So back from FACES. It was a long long week that I might need a while to recover from, and so much happened I’m probably going to split my reflections into three parts. First the general gist and pictures (of course). Again, for those of you who don’t know, FACES stands for Forum for American-Chinese Exchange at Stanford. It was formed in 2002 after the Hainan spyplane incident (very big news at the time) with the purpose of bettering US-China relations thought more mutual understanding. It annually holds two rounds, one at Stanford (which I went to in October) and one in China (usually Beijing, which I just got back from). The first round was a quasi-life-changing experience, I never felt I could have a positive personal effect on U.S. China relations. I also not only met an amazing amount of amazing people, but actually felt I had the chops to hang with them academically. Seriously, these guys were so cool. This round was hosted by Peking University (one of the member universities), and was slightly different. Slightly less jam packed than the Stanford one, and the speakers more focused on concrete issues such as environmental protection and China’s economy. There was also another speaker who talked about China’s role in the Middle East. Very interesting, if a little logically inconsistent. Freer evenings meant we all had time to go see our various friends around Beijing. For me that three Harbin classmates and a UMass classmate currently there in Beijing. Had some amazing talks and learned a bunch.
Most interesting was probably the revelation that China’s new five year plan calls for even more coal-fired electricity plants, despite China’s promise to clean up its environment. How exactly do you reconcile those two?
As to the Middle East talk, China is taking a policy of support for the independent development of Middle Eastern and African nations via aid and economic development.
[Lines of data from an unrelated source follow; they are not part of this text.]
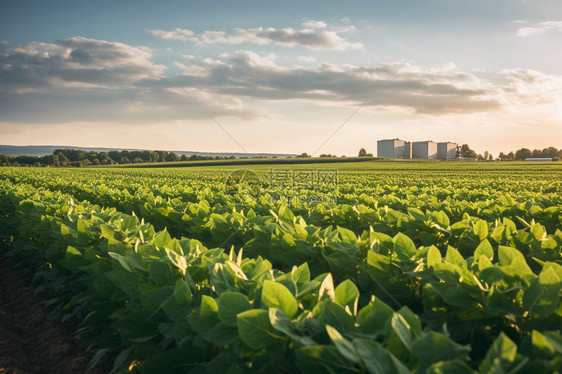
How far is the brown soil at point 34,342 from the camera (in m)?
3.59

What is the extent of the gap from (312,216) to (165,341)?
10.4 feet

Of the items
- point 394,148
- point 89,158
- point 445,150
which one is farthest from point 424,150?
Result: point 89,158

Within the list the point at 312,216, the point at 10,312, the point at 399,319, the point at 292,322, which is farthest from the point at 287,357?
the point at 10,312

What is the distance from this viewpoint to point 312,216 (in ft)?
16.8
However, they “have no intention of establishing a sphere of influence”. The inconsistency of these two statements were what stood out to me, as you can’t send in envoys, aid money, and develop infrastructure without building influence. Other highlights included a surveying activity of old Beijingers as to their impressions of key moments in US-China relations. We found one older guy who was a practical bevy of knowledge despite only completing middle school (that’s the Cultural Revolution generation for you). He knew everything we asked about, Nixon, 9/11, China’s first manned spaceflight, and even some stuff off the list questions we had that I asked him about the Shanghai Cooperation Organization, my senior thesis topic). From there we stumbled onto the Anding Gate area, which I had never been to, and turns out to be a massive hipster haen. Overpriced cafes and craft breweries abound (an alcohol nerds heaven), and with plenty of fixed gear bicycles to boot. I didn’t go to any of the breweries, as we had an alumni social planned that night at a brewhouse (decidedly mediocre, but I’m kind of starved for good beer here). However, we did happen by a little hole in the wall store that looked like any other little convenience store in Beijing, except that it very obviously was targeting foreigners. Real cheese and imported beer galore (for reasonable prices too) including Sierra Nevada and Ballast Point, two California beers. So being the beer nerd that I’ve become, I bought a Trappist I had never seen before and two Franiskaner (German wheats) that I’m saving for the right time.
Prior to arriving in Beijing, we also paid a visit to Duke Kunshan University on the invitation of two FACES delegates from Duke. It’s a joint satellite campus set up by Duke and Wuhan University in Hubei. I was excited to visit, not only because of the free food, but also because I knew they were planning on adding a master’s program in environmental policy. Don’t think I’m going to apply for it though. As interested as I am in a career in environmental protection, the degree is taught in English, and I feel as though if I’m going to do grad school in China (which I would like to) I should damn well do it in Chinese. After talking with the other delegates, I’m more and more interested in a career that deals with China, but doesn’t keep me there for my entire career, getting closer to answering my question of the semester, is Chinese my career or just a tool? Right now I’m leaning more and more towards a career in nuclear nonproliferation, and have decided to start looking at that more in the coming months and building up my knowledge on the field.
The last day of the conference we went to the ruins of the Summer Palace (which were conveniently right next door). Beautiful big park with sadly not much left after it was sacked by western armies over and over following the second Opium war. That’s still a rather sore point from China, and the government keeps calling on those countries to return national treasures that were stolen and have now ended up in museums abroad. I have to say I agree with them. It was cool though that we westerners could take selfies in front of a testament to the extent of western imperialism and entitlement in the 19th century and no one batted an eyelash. Look how far US-China relations have come!